> _Description of the task_
Make a word-for-word copy of the entries below from their first line through the line with "подхода, то есть", and add nothing.

> _Data to use_
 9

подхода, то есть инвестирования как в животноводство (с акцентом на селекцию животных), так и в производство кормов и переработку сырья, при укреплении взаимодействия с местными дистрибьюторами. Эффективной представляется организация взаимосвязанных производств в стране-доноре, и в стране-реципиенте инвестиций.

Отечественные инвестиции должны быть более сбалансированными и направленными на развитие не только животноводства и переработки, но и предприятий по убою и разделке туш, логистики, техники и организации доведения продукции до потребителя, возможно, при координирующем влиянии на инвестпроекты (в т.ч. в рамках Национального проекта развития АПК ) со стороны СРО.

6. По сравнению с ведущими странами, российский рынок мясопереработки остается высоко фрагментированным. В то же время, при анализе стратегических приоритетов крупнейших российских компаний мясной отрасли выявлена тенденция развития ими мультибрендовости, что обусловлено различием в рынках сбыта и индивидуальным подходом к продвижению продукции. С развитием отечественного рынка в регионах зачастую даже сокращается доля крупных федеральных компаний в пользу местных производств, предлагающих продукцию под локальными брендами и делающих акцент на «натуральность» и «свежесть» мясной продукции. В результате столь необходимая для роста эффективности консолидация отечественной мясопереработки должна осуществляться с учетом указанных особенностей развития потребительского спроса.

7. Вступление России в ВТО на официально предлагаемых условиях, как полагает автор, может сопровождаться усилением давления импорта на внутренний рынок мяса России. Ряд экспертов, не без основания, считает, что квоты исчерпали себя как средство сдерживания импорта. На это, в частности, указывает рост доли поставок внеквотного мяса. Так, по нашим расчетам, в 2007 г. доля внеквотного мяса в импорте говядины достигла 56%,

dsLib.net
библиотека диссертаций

> _Result_
 9

подхода, то есть инвестирования как в животноводство (с акцентом на селекцию животных), так и в производство кормов и переработку сырья, при укреплении взаимодействия с местными дистрибьюторами. Эффективной представляется организация взаимосвязанных производств в стране-доноре, и в стране-реципиенте инвестиций.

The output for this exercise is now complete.